We reported yesterday on a proposed Patent Act amendment that, if successful, would create a safe harbor for second opinion genetic diagnostic testing. While conceptually simple, the proposed amendment would have left genetic testing developers and providers, patent holders and courts with considerable uncertainty about the safe harbor’s appropriate interpretation and application.
Initially offered by Representative Debbie Wasserman Schultz (D-FL) in April, the amendment surfaced again this past week in the Manager’s Amendment to H.R. 1249 (pdf), the House’s attempt at patent reform legislation.
As news of the proposed amendment spread, it generated a flurry of activity on Capitol Hill. The American Civil Liberties Union (ACLU), the group largely responsible for coordinating the plaintiffs in the Myriad gene patent litigation, spearheaded the charge. An ACLU-led coalition wrote in opposition to the proposed amendment (pdf), arguing that the proposed second opinion safe harbor “would fail to block all patent holder objections to [second opinion] testing, fails to address the many other limitations on scientific research arising out of the issuance of [gene patents], and risks allowing gene patent holders to argue that Congress implicitly endorses the validity of such patents.” The group was joined in its efforts by the American Medical Association, the Association for Molecular Pathology (the first named plaintiff in Myriad) and others, who collectively lobbied Rep. Wasserman Schultz and her colleagues to avoid creating “unintended harms to patients, medical professionals and genetic researchers.”
Rep. Wasserman Schultz evidently agreed with the concerns raised by the ACLU and others, submitting a new amendment to H.R. 1249 (pdf) this afternoon that eliminates the second opinion safe harbor in its entirety. Without Rep. Wasserman Schultz’s support, the original second opinion safe harbor proposal should be quickly removed from the patent reform legislation, allowing the ACLU and others who opposed the amendment to breathe a sigh of relief.
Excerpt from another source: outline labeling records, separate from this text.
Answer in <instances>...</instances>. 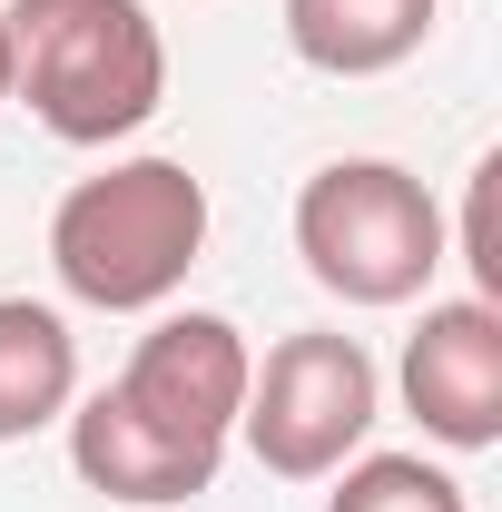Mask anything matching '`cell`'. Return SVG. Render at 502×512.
I'll return each mask as SVG.
<instances>
[{"mask_svg":"<svg viewBox=\"0 0 502 512\" xmlns=\"http://www.w3.org/2000/svg\"><path fill=\"white\" fill-rule=\"evenodd\" d=\"M443 0H286V50L325 79H384L434 40Z\"/></svg>","mask_w":502,"mask_h":512,"instance_id":"obj_8","label":"cell"},{"mask_svg":"<svg viewBox=\"0 0 502 512\" xmlns=\"http://www.w3.org/2000/svg\"><path fill=\"white\" fill-rule=\"evenodd\" d=\"M404 414L424 424V444L443 453H493L502 444V306L483 296H443L424 325L404 335Z\"/></svg>","mask_w":502,"mask_h":512,"instance_id":"obj_6","label":"cell"},{"mask_svg":"<svg viewBox=\"0 0 502 512\" xmlns=\"http://www.w3.org/2000/svg\"><path fill=\"white\" fill-rule=\"evenodd\" d=\"M247 375H256L247 335H237L227 316H207V306H178V316H158L138 345H128L119 394L158 424V434L227 453L237 444V414H247Z\"/></svg>","mask_w":502,"mask_h":512,"instance_id":"obj_5","label":"cell"},{"mask_svg":"<svg viewBox=\"0 0 502 512\" xmlns=\"http://www.w3.org/2000/svg\"><path fill=\"white\" fill-rule=\"evenodd\" d=\"M296 256L335 306H414L443 266V207L394 158H325L296 188Z\"/></svg>","mask_w":502,"mask_h":512,"instance_id":"obj_3","label":"cell"},{"mask_svg":"<svg viewBox=\"0 0 502 512\" xmlns=\"http://www.w3.org/2000/svg\"><path fill=\"white\" fill-rule=\"evenodd\" d=\"M207 256V178L188 158H119L50 207V276L99 316H158Z\"/></svg>","mask_w":502,"mask_h":512,"instance_id":"obj_2","label":"cell"},{"mask_svg":"<svg viewBox=\"0 0 502 512\" xmlns=\"http://www.w3.org/2000/svg\"><path fill=\"white\" fill-rule=\"evenodd\" d=\"M0 30H10V99L60 148H109L168 99V40L148 0H10Z\"/></svg>","mask_w":502,"mask_h":512,"instance_id":"obj_1","label":"cell"},{"mask_svg":"<svg viewBox=\"0 0 502 512\" xmlns=\"http://www.w3.org/2000/svg\"><path fill=\"white\" fill-rule=\"evenodd\" d=\"M79 404V335L40 296H0V444L50 434Z\"/></svg>","mask_w":502,"mask_h":512,"instance_id":"obj_9","label":"cell"},{"mask_svg":"<svg viewBox=\"0 0 502 512\" xmlns=\"http://www.w3.org/2000/svg\"><path fill=\"white\" fill-rule=\"evenodd\" d=\"M375 414H384L375 355L355 335H335V325H306V335L266 345V365L247 375L237 434H247V453L276 483H325V473H345L365 453Z\"/></svg>","mask_w":502,"mask_h":512,"instance_id":"obj_4","label":"cell"},{"mask_svg":"<svg viewBox=\"0 0 502 512\" xmlns=\"http://www.w3.org/2000/svg\"><path fill=\"white\" fill-rule=\"evenodd\" d=\"M0 109H10V30H0Z\"/></svg>","mask_w":502,"mask_h":512,"instance_id":"obj_11","label":"cell"},{"mask_svg":"<svg viewBox=\"0 0 502 512\" xmlns=\"http://www.w3.org/2000/svg\"><path fill=\"white\" fill-rule=\"evenodd\" d=\"M69 424V473L99 493V503H128V512H168V503H197V493H217V463L227 453L207 444H178V434H158L138 404H128L119 384H99V394H79L60 414Z\"/></svg>","mask_w":502,"mask_h":512,"instance_id":"obj_7","label":"cell"},{"mask_svg":"<svg viewBox=\"0 0 502 512\" xmlns=\"http://www.w3.org/2000/svg\"><path fill=\"white\" fill-rule=\"evenodd\" d=\"M325 483H335L325 512H473L463 483H453L443 463H424V453H355V463L325 473Z\"/></svg>","mask_w":502,"mask_h":512,"instance_id":"obj_10","label":"cell"}]
</instances>
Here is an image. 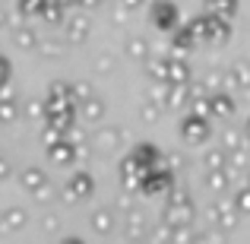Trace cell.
<instances>
[]
</instances>
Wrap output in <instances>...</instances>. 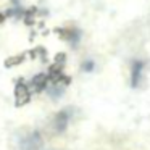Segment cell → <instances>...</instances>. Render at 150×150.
I'll return each mask as SVG.
<instances>
[{
    "instance_id": "cell-5",
    "label": "cell",
    "mask_w": 150,
    "mask_h": 150,
    "mask_svg": "<svg viewBox=\"0 0 150 150\" xmlns=\"http://www.w3.org/2000/svg\"><path fill=\"white\" fill-rule=\"evenodd\" d=\"M47 84H49V76H45V74H37L36 78H33V81H31V87L36 92H40L42 89H45Z\"/></svg>"
},
{
    "instance_id": "cell-3",
    "label": "cell",
    "mask_w": 150,
    "mask_h": 150,
    "mask_svg": "<svg viewBox=\"0 0 150 150\" xmlns=\"http://www.w3.org/2000/svg\"><path fill=\"white\" fill-rule=\"evenodd\" d=\"M144 71H145V63L142 60H134L131 63V87L132 89H137L142 84Z\"/></svg>"
},
{
    "instance_id": "cell-2",
    "label": "cell",
    "mask_w": 150,
    "mask_h": 150,
    "mask_svg": "<svg viewBox=\"0 0 150 150\" xmlns=\"http://www.w3.org/2000/svg\"><path fill=\"white\" fill-rule=\"evenodd\" d=\"M71 116H73V110H71V108L60 110L58 113L55 115V118H53V123H52L53 131L58 132V134H63L66 129H68V124H69Z\"/></svg>"
},
{
    "instance_id": "cell-1",
    "label": "cell",
    "mask_w": 150,
    "mask_h": 150,
    "mask_svg": "<svg viewBox=\"0 0 150 150\" xmlns=\"http://www.w3.org/2000/svg\"><path fill=\"white\" fill-rule=\"evenodd\" d=\"M44 145L42 136H40L39 131H31V132L24 134L20 139V145L18 149L20 150H40Z\"/></svg>"
},
{
    "instance_id": "cell-7",
    "label": "cell",
    "mask_w": 150,
    "mask_h": 150,
    "mask_svg": "<svg viewBox=\"0 0 150 150\" xmlns=\"http://www.w3.org/2000/svg\"><path fill=\"white\" fill-rule=\"evenodd\" d=\"M92 68H94V62H87V63L84 65V69H86V71H91Z\"/></svg>"
},
{
    "instance_id": "cell-4",
    "label": "cell",
    "mask_w": 150,
    "mask_h": 150,
    "mask_svg": "<svg viewBox=\"0 0 150 150\" xmlns=\"http://www.w3.org/2000/svg\"><path fill=\"white\" fill-rule=\"evenodd\" d=\"M29 97H31L29 86L24 84V82H20V84L16 86V89H15V98H16V103L18 105L26 103V102L29 100Z\"/></svg>"
},
{
    "instance_id": "cell-6",
    "label": "cell",
    "mask_w": 150,
    "mask_h": 150,
    "mask_svg": "<svg viewBox=\"0 0 150 150\" xmlns=\"http://www.w3.org/2000/svg\"><path fill=\"white\" fill-rule=\"evenodd\" d=\"M65 37L73 44V45H76V44L79 42V39H81V33H79L78 29H74V28H73V29H66L65 31Z\"/></svg>"
}]
</instances>
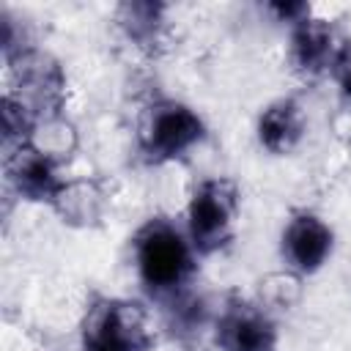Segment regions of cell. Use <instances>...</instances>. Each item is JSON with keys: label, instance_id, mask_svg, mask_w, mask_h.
Instances as JSON below:
<instances>
[{"label": "cell", "instance_id": "6da1fadb", "mask_svg": "<svg viewBox=\"0 0 351 351\" xmlns=\"http://www.w3.org/2000/svg\"><path fill=\"white\" fill-rule=\"evenodd\" d=\"M140 282L159 299L170 302L186 293L195 274V247L167 217H151L132 239Z\"/></svg>", "mask_w": 351, "mask_h": 351}, {"label": "cell", "instance_id": "7a4b0ae2", "mask_svg": "<svg viewBox=\"0 0 351 351\" xmlns=\"http://www.w3.org/2000/svg\"><path fill=\"white\" fill-rule=\"evenodd\" d=\"M203 137L206 123L192 107L173 99H159L145 115L140 151L151 165H162L186 156Z\"/></svg>", "mask_w": 351, "mask_h": 351}, {"label": "cell", "instance_id": "3957f363", "mask_svg": "<svg viewBox=\"0 0 351 351\" xmlns=\"http://www.w3.org/2000/svg\"><path fill=\"white\" fill-rule=\"evenodd\" d=\"M239 189L228 178H206L192 192L186 208V236L197 255H211L230 241Z\"/></svg>", "mask_w": 351, "mask_h": 351}, {"label": "cell", "instance_id": "277c9868", "mask_svg": "<svg viewBox=\"0 0 351 351\" xmlns=\"http://www.w3.org/2000/svg\"><path fill=\"white\" fill-rule=\"evenodd\" d=\"M82 351H151L143 310L118 299H104L90 307Z\"/></svg>", "mask_w": 351, "mask_h": 351}, {"label": "cell", "instance_id": "5b68a950", "mask_svg": "<svg viewBox=\"0 0 351 351\" xmlns=\"http://www.w3.org/2000/svg\"><path fill=\"white\" fill-rule=\"evenodd\" d=\"M214 343L219 351H274L277 324L261 304L233 296L214 321Z\"/></svg>", "mask_w": 351, "mask_h": 351}, {"label": "cell", "instance_id": "8992f818", "mask_svg": "<svg viewBox=\"0 0 351 351\" xmlns=\"http://www.w3.org/2000/svg\"><path fill=\"white\" fill-rule=\"evenodd\" d=\"M332 247H335L332 228L313 211H296L282 228V239H280L282 261L299 274L318 271L332 255Z\"/></svg>", "mask_w": 351, "mask_h": 351}, {"label": "cell", "instance_id": "52a82bcc", "mask_svg": "<svg viewBox=\"0 0 351 351\" xmlns=\"http://www.w3.org/2000/svg\"><path fill=\"white\" fill-rule=\"evenodd\" d=\"M348 41H340L337 33L332 30L329 22L324 19H302L299 25H293V36H291V58L296 63V69L318 74L326 69H335L343 49Z\"/></svg>", "mask_w": 351, "mask_h": 351}, {"label": "cell", "instance_id": "ba28073f", "mask_svg": "<svg viewBox=\"0 0 351 351\" xmlns=\"http://www.w3.org/2000/svg\"><path fill=\"white\" fill-rule=\"evenodd\" d=\"M11 181H14L16 192L27 200L58 203L69 189V184L63 181V176L58 170V162L44 151L19 154L16 165L11 167Z\"/></svg>", "mask_w": 351, "mask_h": 351}, {"label": "cell", "instance_id": "9c48e42d", "mask_svg": "<svg viewBox=\"0 0 351 351\" xmlns=\"http://www.w3.org/2000/svg\"><path fill=\"white\" fill-rule=\"evenodd\" d=\"M304 134V112L296 99L271 101L258 118V140L271 154H288Z\"/></svg>", "mask_w": 351, "mask_h": 351}, {"label": "cell", "instance_id": "30bf717a", "mask_svg": "<svg viewBox=\"0 0 351 351\" xmlns=\"http://www.w3.org/2000/svg\"><path fill=\"white\" fill-rule=\"evenodd\" d=\"M159 11L162 5H151V3H134V5H123L121 14V25L126 27L129 38H134L140 47H145L148 41H156V30H159Z\"/></svg>", "mask_w": 351, "mask_h": 351}, {"label": "cell", "instance_id": "8fae6325", "mask_svg": "<svg viewBox=\"0 0 351 351\" xmlns=\"http://www.w3.org/2000/svg\"><path fill=\"white\" fill-rule=\"evenodd\" d=\"M332 71H335V77H337L340 96L351 104V41L346 44V49H343V55H340V60H337V66H335Z\"/></svg>", "mask_w": 351, "mask_h": 351}]
</instances>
Reexamining the Role of Second Opinion Testing. In the safe harbor’s place is a charge to the Director of the U.S. Patent and Trademark Office (PTO) to “conduct a study on effective ways to provide independent, confirming genetic diagnostic test activity where gene patents and exclusive licensing for primary genetic diagnostic tests exist.”
The study would include an examination of (1) the impact a lack of second opinion testing has on patient care, (2) the effect that the availability of second opinion testing would have on existing rights-holders, (3) the impact current exclusive licensing practices have on the practice of medicine and (4) the effect of cost and insurance coverage on access to genetic diagnostic tests. The report would be due to the Judiciary Committees of both the House and Senate within 9 months from the legislation’s enactment and would include recommendations for establishing the availability of appropriate second opinion genetic diagnostic testing.
While there is no guarantee that Rep. Wasserman Schultz’s revised amendment will be passed by the House, or even that Congress will succeed in passing patent reform legislation in any form, if the new amendment does pass there will be plenty for the PTO to investigate. Although the issue of second opinion testing was discussed last year by the now-defunct Secretary’s Advisory Committee on Genetics, Health, and Society (SACGHS) as part of its controversial report on Gene Patents and Licensing Practices and Their Impact on Patient Access to Genetic Tests (pdf), many questions would benefit from a second, closer look.
Key questions meriting further investigation include:
- how frequently confirmatory genetic diagnostic testing currently occurs in areas where a lack of patents and/or non-exclusive licensing permits multiple test providers;
- what manner of safe harbor provision would encourage providers to actually offer second opinion testing in areas where patents and/or exclusive licensing present patients with only a single (or limited) testing option; and
- the effect of a safe harbor provision for second opinion testing on the ongoing gene patent debate (as embodied in Myriad), as well as the larger conversation concerning the proper role of intellectual property in personalized medicine innovation.
Most importantly, if further study does indicate that a safe harbor or other similar mechanism to enable second opinion diagnostic testing would be beneficial, the PTO and Congress will need to spend more time carefully crafting a legislative solution that eliminates—or at least dramatically reduces—the uncertainty attached to the most recent safe harbor proposal. Otherwise, despite its best intentions, Congress could inadvertently muddle the personalized medicine patent landscape in a way that restricts—rather than enhances—patient access to genetic tests.